Orta Doğu... Gazi Mustafa Kemal'İn vasiyetidir Arap ülkelerinin içişlerine karışmayacaksınız. Müdahale ettik. Orta Doğu'da, Arap dünyasınnın içişlerine karışmama ilkesini terkettik.

İran-Irak savaı 8 yıl sürdü. Türkiye tarafsızlığını korudu. Ne İran ne Irak Türkiye'yi rahatsız edecek söylemde bulunmadı. Ülkeyi kuranlar tarihi çok iyi biliyorlardı.

Liderler konuşacaksa boğazlarının 9 boğum olması lazım Her kelimeyi tartmaları gerekiyor. Bürokrasiyi tamaen devre dışı bıraktılar. 

BM'de Cezayir'in bağımsızlığına ret oyu verdik. Cezayir bağımsızlığını kazandı. Özal Cezayir'e gittiğinde özür diledi. 

Erdoğan ben Türkiye'yi aile şirketi şeklinde yöneteceğim, diyor. Bu hükümet de şahsıma aittir, diyor. 83 milyonu yok sayıyor. Bu bizi yurtta barış dünyada barış ekseninden çıkardı İhvan endeksli bir dış politkaya getirdi.  Orta Doğu'nun bir partsinin ideolojisini Türkiye'nin dış politikası haline getirdi. 

Rüşvetçiyi büyükelçi yaptı. Türkiye bu hale geldi. Çifte vatandaşlığa sahip olanlar bile büyükelçi atandı. 

Eski vekillerin  tamamını büyükelçi yaptılar. Akıl alacak şey değil. Türkiye'de kim dışişleri bakanı? Mevlüt Çavuşoğlu mu, zurnanın zırt deliği. İbrahim Kalın mı? Pergoleci Fahrettin mi? Her kafadan bir ses.

Kadim dostumuz Mısır'la aramızı bozdu. Mısır'ın terörist kabul ettiği İhvancıları Türkiye'ye getirdi TV kurdurdu. Tarihi bilmiyor. Bölücü terör örgütlerini başka ülke ağırladığına biz itiraz etmiyor muyuz? Tarihinden bu kadar habersiz bir kişi.

El Ezher Üniversitesi'nin yöneticilerine söylemediği kötü laf kalmadı.

Suriye'de ne işin vardı? Bir gün önce dost dedİğini ertesi gün düşman ilan etti. Emperyal güçler öyle istediler diye... 24 saatte Emeci Camii'nde namaz kılacaklardı, Süleyman Şah Türbesi'ni kaçırdılar. Kendi toprağından türbe kaçıranlara ne zamandır milliyetçi deniyor. Onlar vatan hainidir.

İdlib'de 33 askerimiz şehit edildi, koşa koşa Moskova'ya gittiler. Dakikalarca kapıda beklediler. Koltukları uğruna vazgeçmeyecekleri hiçbir değer yoktur bunların. Bunların ülkeye toplu iğne ucu kadar faydaları yoktur.

■ Görev
Türk dış politikasını eleştiren konuşmayı, son cümlesinin ardından sürdürün.

■ Veri kesiti
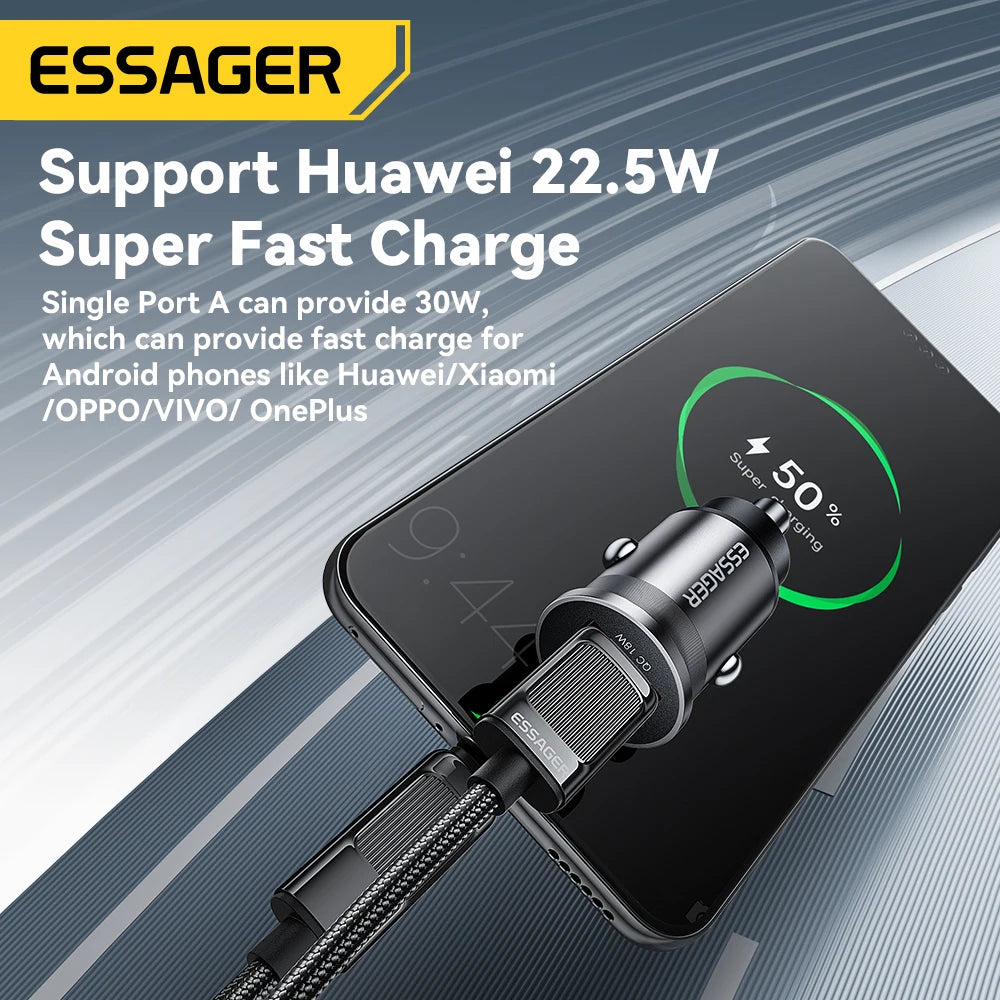 Essager 45W Car Charger Fast Charging Dual Port PD QC3.0 Typ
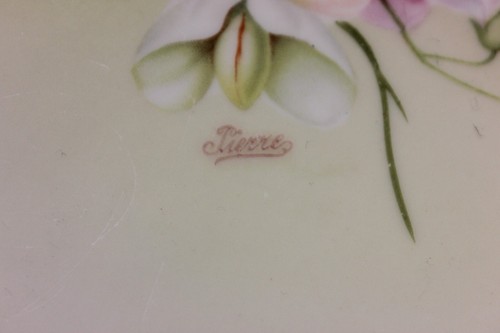 Gorgeous Hand Painted Porcelain Bavarian Bowl, Floral, Signed "Pierre", 9-1/4" - Picture 7 of 15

■ Çıktı
AB'ye tam üye olacağız, demokrasimiz gelişecek, yargı bağımsızlığımız olacak. Bütün mazlum milletlere örnek olacaktık. Şimdi Türkiye demoekrasisi askıya alınmış totailter bir ülke olarak tanınıyor. Yabancı bir ülke başkanı cumhurbaşkanına aptal olma diyor. Bu nasıl olur? 

Bir Trump bir daha seçilsin diye kampanyasına destek verdiler. 

'Askerimizin başına çuval geçirildi nota verecek misin', denince 'ne notası müzik notası mı' dedi. Ama Reza Zarrab için iki defa verdi. Rüşvet vermeyeceksin, almayacaksın yoksa burnundan fitil fitil getirirler. 

Şashım hükümeti döneminde Lozan'a göre silahtan arındırılması gereken Ege adaları silahlandırıldı. Adamlar gelip orduyu teftiş ediyor. Öyle bir noktaya geldik ki Yunanistan dışişleri bakanı Türkiye'ye gelip ortak basın açıklamasında meydan okuyor. Düne kadar kimsenin yüreği yetmezdi. Benim ağrıma gidiyor. O saygın devleti ne hale getirdiler.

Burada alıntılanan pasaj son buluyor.